Di kota-kota besar Indonesia, terutama Jakarta, semakin mudah menemukan seseorang mengetik di depan laptop dengan segelas iced matcha di meja—bukan americano, apalagi espresso. Matcha, bubuk teh hijau khas Jepang yang biasa tersaji padu dengan susu dan es, kini bukan sekedar variasi minuman tetapi telah menjadi simbol gaya hidup.
Fenomena gemar meminum matcha ini juga bisa dipandang lebih dalam daripada sekadar preferensi dan selera. Ketertarikan muda-mudi terhadapnya justru mencerminkan perubahan besar dalam cara generasi yang lebih muda ketika bekerja, beristirahat, menampilkan diri di media sosial-hingga memaknai kesehatan mental. Jika americano, hingga espresso, merupakan minuman era "work hard", matcha mungkin adalah simbol generasi baru yang memilih "live well".
Tren ini dibuktikan dengan industri matcha yang bertumbuh pesat. Menurut laporan Grand View Research, pasar matcha global tumbuh 8,5% per tahun (CAGR) dan diproyeksikan terus naik hingga 2030, didorong oleh konsumen muda yang mulai mengurangi konsumsi kopi berat.
Riset NielsenIQ juga menunjukkan, bahwa Gen-Z adalah kelompok paling "health-driven", dengan 85% di antaranya menyatakan kesehatan dan mental well-being mempengaruhi pilihan makanan dan minuman, di mana matcha menjadi salah satu yang dianggap merepresentasikan pandangan tersebut.
Mengapa Tren Ini Terjadi?
Perubahan konsumsi dari kopi yang pekat menuju segelas matcha yang menyegarkan tidak terjadi dalam semalam. Ada beberapa faktor yang mendorong matcha naik kelas, dari minuman tradisional Jepang menjadi minuman utama di ruang kerja, co-working space, dan kafe-kafe mapan kota Jakarta.
1. Alam Bawah Sadar Gen-Z yang Lelah
Americano identik dengan produktivitas. Karakter dan rasanya terkesan agresif, pahit, dan efisien. Sementara itu, espresso mencirikan satu karakter minuman yang cocok bagi orang-orang yang lugas dan butuh kelugasan. Di lain sisi, tren matcha justru memiliki citra yang lebih fit bagi Gen-Z, yang tumbuh dalam realitas berbeda.
Warna dan aroma matcha yang khas serta lebih refreshing disebut mampu mengimbangi kebutuhan Gen-Z, yang menurut temuan Intel Study: 47% di antaranya punya kecenderungan merasa stress setiap hari.

★ ★ ★ ★ ★ ★ ★

§ **Tugas 1**
Menurut kutipan teks tentang tren matcha, mengapa matcha dinilai lebih cocok bagi Gen-Z? Jawablah dalam satu sampai tiga kalimat.
§ **Tugas 2**
Tuliskan lanjutan teks tentang tren matcha di kalangan Gen-Z, dimulai setelah kalimat terakhirnya.
Data yang menyusul tidak berperan apa pun di sini.

§ **Informasi yang diberikan**
★ ★ ★ ★ ★ ★ ★

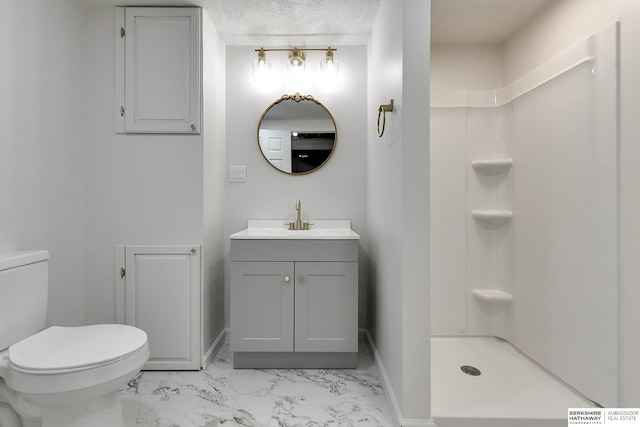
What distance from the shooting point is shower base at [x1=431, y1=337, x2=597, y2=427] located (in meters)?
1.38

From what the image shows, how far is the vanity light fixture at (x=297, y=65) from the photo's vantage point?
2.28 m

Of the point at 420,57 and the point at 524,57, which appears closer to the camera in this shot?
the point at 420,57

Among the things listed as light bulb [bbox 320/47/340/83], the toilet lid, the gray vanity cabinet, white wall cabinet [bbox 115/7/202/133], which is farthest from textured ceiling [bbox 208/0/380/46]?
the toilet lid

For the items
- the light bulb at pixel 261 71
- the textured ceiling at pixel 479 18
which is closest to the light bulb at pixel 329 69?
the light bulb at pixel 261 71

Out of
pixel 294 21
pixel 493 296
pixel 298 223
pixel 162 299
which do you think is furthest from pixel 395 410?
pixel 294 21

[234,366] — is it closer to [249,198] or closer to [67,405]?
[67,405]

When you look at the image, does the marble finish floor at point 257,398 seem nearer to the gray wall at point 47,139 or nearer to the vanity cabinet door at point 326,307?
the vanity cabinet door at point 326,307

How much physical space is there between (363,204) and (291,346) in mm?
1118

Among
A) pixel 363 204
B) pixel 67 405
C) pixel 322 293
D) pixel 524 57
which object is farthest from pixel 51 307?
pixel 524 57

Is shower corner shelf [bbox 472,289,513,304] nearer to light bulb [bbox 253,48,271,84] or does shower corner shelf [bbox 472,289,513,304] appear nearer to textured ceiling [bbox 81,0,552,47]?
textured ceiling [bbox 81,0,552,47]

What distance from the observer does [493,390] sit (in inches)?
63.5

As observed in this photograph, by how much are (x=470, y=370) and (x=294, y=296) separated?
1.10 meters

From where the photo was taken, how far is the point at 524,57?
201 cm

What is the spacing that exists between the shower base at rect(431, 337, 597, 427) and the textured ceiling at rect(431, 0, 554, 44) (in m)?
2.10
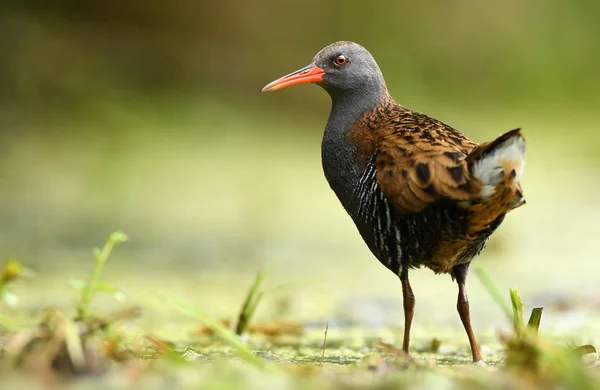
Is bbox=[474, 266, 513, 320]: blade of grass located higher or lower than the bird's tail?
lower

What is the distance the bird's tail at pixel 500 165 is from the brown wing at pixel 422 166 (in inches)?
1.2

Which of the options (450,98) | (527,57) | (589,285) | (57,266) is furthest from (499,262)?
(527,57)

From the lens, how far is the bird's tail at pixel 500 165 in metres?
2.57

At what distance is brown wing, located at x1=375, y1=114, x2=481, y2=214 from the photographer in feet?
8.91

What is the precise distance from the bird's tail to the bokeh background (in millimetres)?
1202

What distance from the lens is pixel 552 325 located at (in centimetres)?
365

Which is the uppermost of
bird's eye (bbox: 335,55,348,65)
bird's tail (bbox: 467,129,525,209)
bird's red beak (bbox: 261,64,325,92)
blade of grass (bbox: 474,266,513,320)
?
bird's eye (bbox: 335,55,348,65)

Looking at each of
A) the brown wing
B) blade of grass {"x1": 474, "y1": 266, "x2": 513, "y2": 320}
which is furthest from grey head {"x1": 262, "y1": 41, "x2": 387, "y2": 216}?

★ ★ ★ ★ ★ ★ ★

§ **Jawaban tertulis 1**
Warna dan aroma matcha yang khas serta lebih menyegarkan disebut mampu mengimbangi kebutuhan Gen-Z. Menurut temuan Intel Study, 47% dari generasi ini cenderung merasa stres setiap hari.

§ **Jawaban tertulis 2**
Selain itu, karakter matcha yang tampak lebih soft ketimbang kopi, juga dianggap bisa memenuhi kebutuhan kafein Gen-Z. Hal ini didukung data Global Wellness Institute, yang mencatat sebanyak 73% responden Gen-Z mulai mengurangi kopi secara drastis, karena rawan memicu anxiety dan gangguan tidur.
2. Pelarian Elegan
Kandungan L-Theanine di dalam matcha diklaim dapat menenangkan sistem saraf, menghasilkan energi lebih stabil tanpa deg-degan, maupun "crash" setelah dua jam-seperti usai menyesap secangkir kopi yang strong.
Bagi generasi yang begitu sadar dengan kesehatan mentalnya, sensasi yang ditawarkan matcha ini terasa lebih logis untuk dipilih dan dinikmati.
Berlawanan dengan efek meminum kopi, yang sanggup meningkatkan kecepatan bekerja, tetapi cepat pula habis "dayanya", matcha justru mampu menghadirkan efek yang lebih lembut dan pelan, tetapi stabil sepanjang hari.
Hal ini seperti cocok dengan mindset yang tengah dipercayai oleh generasi baru, di mana produktivitas bukan lagi "seberapa cepat bekerja" tapi "seberapa sehat bertahan".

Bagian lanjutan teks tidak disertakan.